El Mercedes de Flora estaba aparcado frente a la casa de la tía.

—Ya ha llegado vuestra hermana —anunció James aparcando detrás.

—Y Víctor —añadió Ros mirando hacia el arco que formaba la entrada de la casa, en el que su cuñado se afanaba en secar una moto de color negro y plata con una gamuza amarilla.

—No puedo creerlo —susurró Amaia. Ros la miró extrañada, pero no dijo nada.

Salieron del coche y corrieron bajo la lluvia hasta el soportal donde Víctor había aparcado la moto. Intercambiaron besos y abrazos.

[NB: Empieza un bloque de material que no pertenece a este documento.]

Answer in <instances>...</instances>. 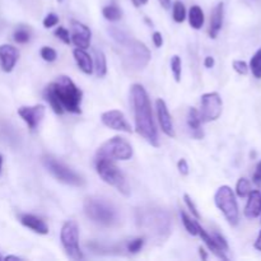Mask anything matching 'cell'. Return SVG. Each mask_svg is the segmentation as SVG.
<instances>
[{
    "label": "cell",
    "instance_id": "1",
    "mask_svg": "<svg viewBox=\"0 0 261 261\" xmlns=\"http://www.w3.org/2000/svg\"><path fill=\"white\" fill-rule=\"evenodd\" d=\"M43 97L54 112L63 115L64 111L81 114L83 92L66 75H60L55 82L48 84L43 91Z\"/></svg>",
    "mask_w": 261,
    "mask_h": 261
},
{
    "label": "cell",
    "instance_id": "2",
    "mask_svg": "<svg viewBox=\"0 0 261 261\" xmlns=\"http://www.w3.org/2000/svg\"><path fill=\"white\" fill-rule=\"evenodd\" d=\"M132 102L134 106L137 133L142 135L150 145L160 147L158 132L153 120L149 97L142 84H134L132 87Z\"/></svg>",
    "mask_w": 261,
    "mask_h": 261
},
{
    "label": "cell",
    "instance_id": "3",
    "mask_svg": "<svg viewBox=\"0 0 261 261\" xmlns=\"http://www.w3.org/2000/svg\"><path fill=\"white\" fill-rule=\"evenodd\" d=\"M137 223L145 236L157 242L166 241L172 228V222L168 212L154 206L138 209Z\"/></svg>",
    "mask_w": 261,
    "mask_h": 261
},
{
    "label": "cell",
    "instance_id": "4",
    "mask_svg": "<svg viewBox=\"0 0 261 261\" xmlns=\"http://www.w3.org/2000/svg\"><path fill=\"white\" fill-rule=\"evenodd\" d=\"M84 213L94 223L111 227L119 222V214L116 208L106 199L91 196L84 201Z\"/></svg>",
    "mask_w": 261,
    "mask_h": 261
},
{
    "label": "cell",
    "instance_id": "5",
    "mask_svg": "<svg viewBox=\"0 0 261 261\" xmlns=\"http://www.w3.org/2000/svg\"><path fill=\"white\" fill-rule=\"evenodd\" d=\"M96 170L99 177L109 184L110 186L116 189L122 195H130V186L125 178L124 173L120 171V168L115 165L112 160H106V158H96Z\"/></svg>",
    "mask_w": 261,
    "mask_h": 261
},
{
    "label": "cell",
    "instance_id": "6",
    "mask_svg": "<svg viewBox=\"0 0 261 261\" xmlns=\"http://www.w3.org/2000/svg\"><path fill=\"white\" fill-rule=\"evenodd\" d=\"M214 203H216L217 208L223 213L224 218L231 226L234 227L239 224V204H237L233 190L229 186L223 185L217 190L216 195H214Z\"/></svg>",
    "mask_w": 261,
    "mask_h": 261
},
{
    "label": "cell",
    "instance_id": "7",
    "mask_svg": "<svg viewBox=\"0 0 261 261\" xmlns=\"http://www.w3.org/2000/svg\"><path fill=\"white\" fill-rule=\"evenodd\" d=\"M133 147L126 139L114 137L105 142L97 150V158L112 161H127L133 157Z\"/></svg>",
    "mask_w": 261,
    "mask_h": 261
},
{
    "label": "cell",
    "instance_id": "8",
    "mask_svg": "<svg viewBox=\"0 0 261 261\" xmlns=\"http://www.w3.org/2000/svg\"><path fill=\"white\" fill-rule=\"evenodd\" d=\"M42 165L45 166L46 170H47L56 180L60 181V182L66 184V185L70 186L84 185V180L81 175H78L75 171H73L70 167L64 165L60 161L55 160V158L51 157V155H45V157H42Z\"/></svg>",
    "mask_w": 261,
    "mask_h": 261
},
{
    "label": "cell",
    "instance_id": "9",
    "mask_svg": "<svg viewBox=\"0 0 261 261\" xmlns=\"http://www.w3.org/2000/svg\"><path fill=\"white\" fill-rule=\"evenodd\" d=\"M122 48H124V55L125 59L127 60L129 65L133 69H137V70H142L145 66L148 65V63L150 61V51L149 48L145 46V43H143L142 41L133 40L132 37L126 41L125 43H122Z\"/></svg>",
    "mask_w": 261,
    "mask_h": 261
},
{
    "label": "cell",
    "instance_id": "10",
    "mask_svg": "<svg viewBox=\"0 0 261 261\" xmlns=\"http://www.w3.org/2000/svg\"><path fill=\"white\" fill-rule=\"evenodd\" d=\"M60 241L66 255L73 260H83V252L79 247V227L76 222L66 221L60 231Z\"/></svg>",
    "mask_w": 261,
    "mask_h": 261
},
{
    "label": "cell",
    "instance_id": "11",
    "mask_svg": "<svg viewBox=\"0 0 261 261\" xmlns=\"http://www.w3.org/2000/svg\"><path fill=\"white\" fill-rule=\"evenodd\" d=\"M223 110V102L217 92H209L201 96V110L199 111L203 122L216 121L219 119Z\"/></svg>",
    "mask_w": 261,
    "mask_h": 261
},
{
    "label": "cell",
    "instance_id": "12",
    "mask_svg": "<svg viewBox=\"0 0 261 261\" xmlns=\"http://www.w3.org/2000/svg\"><path fill=\"white\" fill-rule=\"evenodd\" d=\"M101 121L105 126L110 127L112 130L124 133H132V125L127 122L126 117L119 110H110L101 115Z\"/></svg>",
    "mask_w": 261,
    "mask_h": 261
},
{
    "label": "cell",
    "instance_id": "13",
    "mask_svg": "<svg viewBox=\"0 0 261 261\" xmlns=\"http://www.w3.org/2000/svg\"><path fill=\"white\" fill-rule=\"evenodd\" d=\"M46 109L43 105H35V106H22L18 109V115L20 119L27 124L31 130H36L42 119L45 117Z\"/></svg>",
    "mask_w": 261,
    "mask_h": 261
},
{
    "label": "cell",
    "instance_id": "14",
    "mask_svg": "<svg viewBox=\"0 0 261 261\" xmlns=\"http://www.w3.org/2000/svg\"><path fill=\"white\" fill-rule=\"evenodd\" d=\"M91 37L92 32L89 30V27H87L83 23L78 22V20H71L70 41L76 47L86 50L91 45Z\"/></svg>",
    "mask_w": 261,
    "mask_h": 261
},
{
    "label": "cell",
    "instance_id": "15",
    "mask_svg": "<svg viewBox=\"0 0 261 261\" xmlns=\"http://www.w3.org/2000/svg\"><path fill=\"white\" fill-rule=\"evenodd\" d=\"M155 107H157V115H158V121H160L161 129L165 133L167 137L175 138V127H173L172 117H171L170 112H168L167 105L163 101L162 98H158L155 101Z\"/></svg>",
    "mask_w": 261,
    "mask_h": 261
},
{
    "label": "cell",
    "instance_id": "16",
    "mask_svg": "<svg viewBox=\"0 0 261 261\" xmlns=\"http://www.w3.org/2000/svg\"><path fill=\"white\" fill-rule=\"evenodd\" d=\"M19 59V53L12 45H0V66L3 71L10 73Z\"/></svg>",
    "mask_w": 261,
    "mask_h": 261
},
{
    "label": "cell",
    "instance_id": "17",
    "mask_svg": "<svg viewBox=\"0 0 261 261\" xmlns=\"http://www.w3.org/2000/svg\"><path fill=\"white\" fill-rule=\"evenodd\" d=\"M19 222L24 227L30 228L31 231H33L35 233L38 234H47L48 233V227L45 223V221H42L38 217L33 216V214H20L19 216Z\"/></svg>",
    "mask_w": 261,
    "mask_h": 261
},
{
    "label": "cell",
    "instance_id": "18",
    "mask_svg": "<svg viewBox=\"0 0 261 261\" xmlns=\"http://www.w3.org/2000/svg\"><path fill=\"white\" fill-rule=\"evenodd\" d=\"M246 206H245V216L249 219H255L261 216V193L259 190H251L249 195Z\"/></svg>",
    "mask_w": 261,
    "mask_h": 261
},
{
    "label": "cell",
    "instance_id": "19",
    "mask_svg": "<svg viewBox=\"0 0 261 261\" xmlns=\"http://www.w3.org/2000/svg\"><path fill=\"white\" fill-rule=\"evenodd\" d=\"M223 18H224V4L223 3H218L214 7L213 12H212L211 18V30H209V35L212 38L218 37L219 32L223 25Z\"/></svg>",
    "mask_w": 261,
    "mask_h": 261
},
{
    "label": "cell",
    "instance_id": "20",
    "mask_svg": "<svg viewBox=\"0 0 261 261\" xmlns=\"http://www.w3.org/2000/svg\"><path fill=\"white\" fill-rule=\"evenodd\" d=\"M201 124H203V121H201L199 111L194 107H190L188 112V127L195 139H203L204 138Z\"/></svg>",
    "mask_w": 261,
    "mask_h": 261
},
{
    "label": "cell",
    "instance_id": "21",
    "mask_svg": "<svg viewBox=\"0 0 261 261\" xmlns=\"http://www.w3.org/2000/svg\"><path fill=\"white\" fill-rule=\"evenodd\" d=\"M198 236L201 237V240L204 241V244L208 246V249L211 250V251L213 252L217 257H219V259H222V260H228V256L226 255V252H224L223 250L218 246V244L216 242L214 237L212 236V233H209L208 231H205V229H204L200 224H199V228H198Z\"/></svg>",
    "mask_w": 261,
    "mask_h": 261
},
{
    "label": "cell",
    "instance_id": "22",
    "mask_svg": "<svg viewBox=\"0 0 261 261\" xmlns=\"http://www.w3.org/2000/svg\"><path fill=\"white\" fill-rule=\"evenodd\" d=\"M74 59L76 61V65L79 66L82 71L84 74H92L93 73V63H92V59L89 56V54L86 53L84 48H79L76 47L75 50L73 51Z\"/></svg>",
    "mask_w": 261,
    "mask_h": 261
},
{
    "label": "cell",
    "instance_id": "23",
    "mask_svg": "<svg viewBox=\"0 0 261 261\" xmlns=\"http://www.w3.org/2000/svg\"><path fill=\"white\" fill-rule=\"evenodd\" d=\"M189 23L194 30H200L204 24V12L199 5H193L189 10Z\"/></svg>",
    "mask_w": 261,
    "mask_h": 261
},
{
    "label": "cell",
    "instance_id": "24",
    "mask_svg": "<svg viewBox=\"0 0 261 261\" xmlns=\"http://www.w3.org/2000/svg\"><path fill=\"white\" fill-rule=\"evenodd\" d=\"M94 68H96V73L98 78H103L107 74V60L106 55L103 54V51L97 50L94 48Z\"/></svg>",
    "mask_w": 261,
    "mask_h": 261
},
{
    "label": "cell",
    "instance_id": "25",
    "mask_svg": "<svg viewBox=\"0 0 261 261\" xmlns=\"http://www.w3.org/2000/svg\"><path fill=\"white\" fill-rule=\"evenodd\" d=\"M102 15L105 17V19L110 20V22H117L122 18V12L117 5L110 4L102 9Z\"/></svg>",
    "mask_w": 261,
    "mask_h": 261
},
{
    "label": "cell",
    "instance_id": "26",
    "mask_svg": "<svg viewBox=\"0 0 261 261\" xmlns=\"http://www.w3.org/2000/svg\"><path fill=\"white\" fill-rule=\"evenodd\" d=\"M181 221H182L184 226H185L186 231L189 232L193 236H198V228H199V223L196 221H194L189 214H186L185 212L181 211Z\"/></svg>",
    "mask_w": 261,
    "mask_h": 261
},
{
    "label": "cell",
    "instance_id": "27",
    "mask_svg": "<svg viewBox=\"0 0 261 261\" xmlns=\"http://www.w3.org/2000/svg\"><path fill=\"white\" fill-rule=\"evenodd\" d=\"M249 69L251 70L252 75H254L255 78L261 79V48H259L251 58Z\"/></svg>",
    "mask_w": 261,
    "mask_h": 261
},
{
    "label": "cell",
    "instance_id": "28",
    "mask_svg": "<svg viewBox=\"0 0 261 261\" xmlns=\"http://www.w3.org/2000/svg\"><path fill=\"white\" fill-rule=\"evenodd\" d=\"M172 15H173V19H175V22L181 23V22H184V20H185L186 8H185V5H184L182 2L177 0V2L173 3Z\"/></svg>",
    "mask_w": 261,
    "mask_h": 261
},
{
    "label": "cell",
    "instance_id": "29",
    "mask_svg": "<svg viewBox=\"0 0 261 261\" xmlns=\"http://www.w3.org/2000/svg\"><path fill=\"white\" fill-rule=\"evenodd\" d=\"M251 191V182L246 177H241L236 184V194L240 198H246Z\"/></svg>",
    "mask_w": 261,
    "mask_h": 261
},
{
    "label": "cell",
    "instance_id": "30",
    "mask_svg": "<svg viewBox=\"0 0 261 261\" xmlns=\"http://www.w3.org/2000/svg\"><path fill=\"white\" fill-rule=\"evenodd\" d=\"M171 71H172L175 81H181V71H182V63H181V58L178 55H173L171 59Z\"/></svg>",
    "mask_w": 261,
    "mask_h": 261
},
{
    "label": "cell",
    "instance_id": "31",
    "mask_svg": "<svg viewBox=\"0 0 261 261\" xmlns=\"http://www.w3.org/2000/svg\"><path fill=\"white\" fill-rule=\"evenodd\" d=\"M109 33L111 35V37L114 38L117 43H119L120 46H121L122 43L126 42V41L130 38L129 35H127L126 32H124V31L120 30V28H116V27L109 28Z\"/></svg>",
    "mask_w": 261,
    "mask_h": 261
},
{
    "label": "cell",
    "instance_id": "32",
    "mask_svg": "<svg viewBox=\"0 0 261 261\" xmlns=\"http://www.w3.org/2000/svg\"><path fill=\"white\" fill-rule=\"evenodd\" d=\"M13 38H14V41L17 43H27L28 41H30L31 35L25 28L20 27L15 31L14 35H13Z\"/></svg>",
    "mask_w": 261,
    "mask_h": 261
},
{
    "label": "cell",
    "instance_id": "33",
    "mask_svg": "<svg viewBox=\"0 0 261 261\" xmlns=\"http://www.w3.org/2000/svg\"><path fill=\"white\" fill-rule=\"evenodd\" d=\"M40 55L43 60L48 61V63L55 61L56 58H58V53H56L53 47H48V46H43V47L41 48Z\"/></svg>",
    "mask_w": 261,
    "mask_h": 261
},
{
    "label": "cell",
    "instance_id": "34",
    "mask_svg": "<svg viewBox=\"0 0 261 261\" xmlns=\"http://www.w3.org/2000/svg\"><path fill=\"white\" fill-rule=\"evenodd\" d=\"M144 246V239L143 237H138L134 239L133 241H130V244L127 245V251L132 252V254H138L140 250Z\"/></svg>",
    "mask_w": 261,
    "mask_h": 261
},
{
    "label": "cell",
    "instance_id": "35",
    "mask_svg": "<svg viewBox=\"0 0 261 261\" xmlns=\"http://www.w3.org/2000/svg\"><path fill=\"white\" fill-rule=\"evenodd\" d=\"M232 66H233L234 71L240 75H246L249 73V65H247L246 61L244 60H234L232 63Z\"/></svg>",
    "mask_w": 261,
    "mask_h": 261
},
{
    "label": "cell",
    "instance_id": "36",
    "mask_svg": "<svg viewBox=\"0 0 261 261\" xmlns=\"http://www.w3.org/2000/svg\"><path fill=\"white\" fill-rule=\"evenodd\" d=\"M184 201H185L186 206H188L189 211L191 212V214H193V216L195 217L196 219L200 218V213H199L198 208H196V205H195V204H194L193 199H191V196L189 195V194H185V195H184Z\"/></svg>",
    "mask_w": 261,
    "mask_h": 261
},
{
    "label": "cell",
    "instance_id": "37",
    "mask_svg": "<svg viewBox=\"0 0 261 261\" xmlns=\"http://www.w3.org/2000/svg\"><path fill=\"white\" fill-rule=\"evenodd\" d=\"M55 36L58 38H60V40L63 41L64 43H66V45H69V43H70V33H69V31L66 30V28H64V27L56 28Z\"/></svg>",
    "mask_w": 261,
    "mask_h": 261
},
{
    "label": "cell",
    "instance_id": "38",
    "mask_svg": "<svg viewBox=\"0 0 261 261\" xmlns=\"http://www.w3.org/2000/svg\"><path fill=\"white\" fill-rule=\"evenodd\" d=\"M212 236L214 237V240H216V242L218 244V246L221 247L224 252H228V250H229L228 242H227V240L224 239V237L222 236L219 232H213V233H212Z\"/></svg>",
    "mask_w": 261,
    "mask_h": 261
},
{
    "label": "cell",
    "instance_id": "39",
    "mask_svg": "<svg viewBox=\"0 0 261 261\" xmlns=\"http://www.w3.org/2000/svg\"><path fill=\"white\" fill-rule=\"evenodd\" d=\"M43 27L45 28H51L54 25H56L59 23V17L55 14V13H48L47 15L43 19Z\"/></svg>",
    "mask_w": 261,
    "mask_h": 261
},
{
    "label": "cell",
    "instance_id": "40",
    "mask_svg": "<svg viewBox=\"0 0 261 261\" xmlns=\"http://www.w3.org/2000/svg\"><path fill=\"white\" fill-rule=\"evenodd\" d=\"M252 181H254L255 185H261V161L257 163L256 167H255V172L254 175H252Z\"/></svg>",
    "mask_w": 261,
    "mask_h": 261
},
{
    "label": "cell",
    "instance_id": "41",
    "mask_svg": "<svg viewBox=\"0 0 261 261\" xmlns=\"http://www.w3.org/2000/svg\"><path fill=\"white\" fill-rule=\"evenodd\" d=\"M177 168L178 171H180L181 175H189V165L188 162H186V160H184V158H181L177 162Z\"/></svg>",
    "mask_w": 261,
    "mask_h": 261
},
{
    "label": "cell",
    "instance_id": "42",
    "mask_svg": "<svg viewBox=\"0 0 261 261\" xmlns=\"http://www.w3.org/2000/svg\"><path fill=\"white\" fill-rule=\"evenodd\" d=\"M152 40H153V43H154L155 47H162V45H163L162 33L154 32V33H153V36H152Z\"/></svg>",
    "mask_w": 261,
    "mask_h": 261
},
{
    "label": "cell",
    "instance_id": "43",
    "mask_svg": "<svg viewBox=\"0 0 261 261\" xmlns=\"http://www.w3.org/2000/svg\"><path fill=\"white\" fill-rule=\"evenodd\" d=\"M214 64H216V61H214L213 56H206V58L204 59V66H205V68H213Z\"/></svg>",
    "mask_w": 261,
    "mask_h": 261
},
{
    "label": "cell",
    "instance_id": "44",
    "mask_svg": "<svg viewBox=\"0 0 261 261\" xmlns=\"http://www.w3.org/2000/svg\"><path fill=\"white\" fill-rule=\"evenodd\" d=\"M254 247H255V250H257V251L261 252V229L259 232V236H257L256 241L254 242Z\"/></svg>",
    "mask_w": 261,
    "mask_h": 261
},
{
    "label": "cell",
    "instance_id": "45",
    "mask_svg": "<svg viewBox=\"0 0 261 261\" xmlns=\"http://www.w3.org/2000/svg\"><path fill=\"white\" fill-rule=\"evenodd\" d=\"M158 2L161 3V5H162L165 9H168V8L171 7V0H158Z\"/></svg>",
    "mask_w": 261,
    "mask_h": 261
},
{
    "label": "cell",
    "instance_id": "46",
    "mask_svg": "<svg viewBox=\"0 0 261 261\" xmlns=\"http://www.w3.org/2000/svg\"><path fill=\"white\" fill-rule=\"evenodd\" d=\"M199 254H200L201 260H206V259H208V255H206L205 250H204L203 247H199Z\"/></svg>",
    "mask_w": 261,
    "mask_h": 261
},
{
    "label": "cell",
    "instance_id": "47",
    "mask_svg": "<svg viewBox=\"0 0 261 261\" xmlns=\"http://www.w3.org/2000/svg\"><path fill=\"white\" fill-rule=\"evenodd\" d=\"M133 3H134V4L138 7L139 4H147L148 0H133Z\"/></svg>",
    "mask_w": 261,
    "mask_h": 261
},
{
    "label": "cell",
    "instance_id": "48",
    "mask_svg": "<svg viewBox=\"0 0 261 261\" xmlns=\"http://www.w3.org/2000/svg\"><path fill=\"white\" fill-rule=\"evenodd\" d=\"M5 260H22L20 259V257H18V256H14V255H9V256H7L5 257Z\"/></svg>",
    "mask_w": 261,
    "mask_h": 261
},
{
    "label": "cell",
    "instance_id": "49",
    "mask_svg": "<svg viewBox=\"0 0 261 261\" xmlns=\"http://www.w3.org/2000/svg\"><path fill=\"white\" fill-rule=\"evenodd\" d=\"M2 170H3V155L0 154V173H2Z\"/></svg>",
    "mask_w": 261,
    "mask_h": 261
},
{
    "label": "cell",
    "instance_id": "50",
    "mask_svg": "<svg viewBox=\"0 0 261 261\" xmlns=\"http://www.w3.org/2000/svg\"><path fill=\"white\" fill-rule=\"evenodd\" d=\"M64 2V0H58V3H63Z\"/></svg>",
    "mask_w": 261,
    "mask_h": 261
},
{
    "label": "cell",
    "instance_id": "51",
    "mask_svg": "<svg viewBox=\"0 0 261 261\" xmlns=\"http://www.w3.org/2000/svg\"><path fill=\"white\" fill-rule=\"evenodd\" d=\"M0 260H2V255H0Z\"/></svg>",
    "mask_w": 261,
    "mask_h": 261
},
{
    "label": "cell",
    "instance_id": "52",
    "mask_svg": "<svg viewBox=\"0 0 261 261\" xmlns=\"http://www.w3.org/2000/svg\"><path fill=\"white\" fill-rule=\"evenodd\" d=\"M250 2H255V0H250Z\"/></svg>",
    "mask_w": 261,
    "mask_h": 261
}]
</instances>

—Qué sorpresa, Víctor, la tía no nos dijo que vendrías —explicó Amaia.

—Eso es porque no lo sabía. Vuestra hermana me llamó esta mañana para decírmelo, y yo encantado de venir, ya sabéis.

—Y nosotros encantados de que vengas, Víctor —dijo Ros abrazándole mientras miraba a Amaia, todavía confusa por su comentario en el coche.

—Es preciosa —dijo James admirando la moto—, ésta no la había visto.

—Es una Lube, la LBM, iniciales de su creador, con motor de dos tiempos, 99 centímetros cúbicos y tres velocidades —aclaró Víctor, emocionado al tener la oportunidad de hablar de su moto—. La acabo de terminar; restaurarla mƀe ha llevado bastante tiempo, porque faltaban algunas piezas y ha sido un odisea encontrarlas.

—Las motocicletas Lube son de fabricación vizcaína, ¿verdad?

—Sí, la fábrica se abrió en los años cuarenta en Lutxana, en Barakaldo, y se cerró en el año 67… Una pena, porque eran unas motos realmente bonitas.

—Sí que es bonita —admitió Amaia—, me recuerda un poco a las motos alemanas de la segunda guerra mundial.

—Sí, supongo que en esa época todos estaban bastante influenciados en el diseño, pero no te extrañe que fuera al revés. El creador de la Lube ya tenía prototipos diseñados años antes, y se sabe que tuvo contactos con fábricas alemanas antes de la guerra…

—Vaya, Víctor, eres un experto en esto, podrías dar clases o escribir sobre ello.

—Eso sería posible si hubiera alguien a quien le interesara.